Toast - Boston, MA
posted 2 months ago
At Toast, our Site Reliability Engineers (SREs) play a crucial role in ensuring that our customer-facing services and production systems operate smoothly. This position requires a blend of operational expertise and software engineering skills, allowing SREs to apply sound engineering principles and mature automation practices to our environments and codebase. The SRE team is responsible for implementing and evolving a world-class observability technology stack that facilitates rapid detection of issues and enables thorough root cause analysis. This includes providing scalable metrics and dashboarding solutions, distributed tracing capabilities, and log aggregation insights using best-in-class technology. Additionally, SREs are tasked with providing a global view of the customer experience through Real-User Monitoring and external cloud-based solutions. SREs act as champions for reliability, collaborating with partner teams across various business lines to enhance the resiliency and reliability of all services. They facilitate production triage, incident resolution, and retrospective analysis to maintain the reliability and uptime of our platform.

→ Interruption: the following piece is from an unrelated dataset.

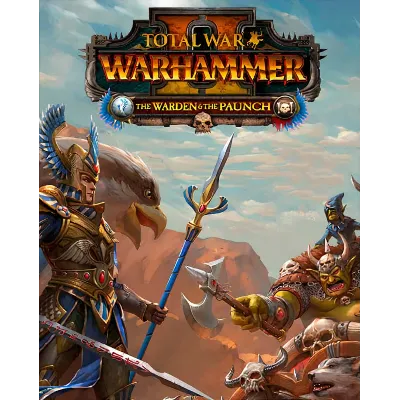 Total War: WARHAMMER II - The Warden & The Paunch - irongamers.ru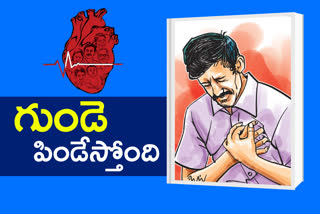 రక్తప్రసరణ లోపాల మృతులు తెలంగాణలో 56 శాతం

A strong understanding of Cloud Architecture is essential, as is experience in developing and operating software on the JVM to diagnose performance bottlenecks and implement optimizations across infrastructure, databases, and applications. SREs will also implement strategies to increase system reliability and performance through on-call rotations and process optimizations, leading incident post-mortems to identify reliability improvements. Furthermore, SREs support the adoption of platforms that enable service resilience testing and chaos engineering, validating that Toast's architecture is resilient to failure. They will build and own a performance testing framework to help R&D teams understand service constraints and improve performance.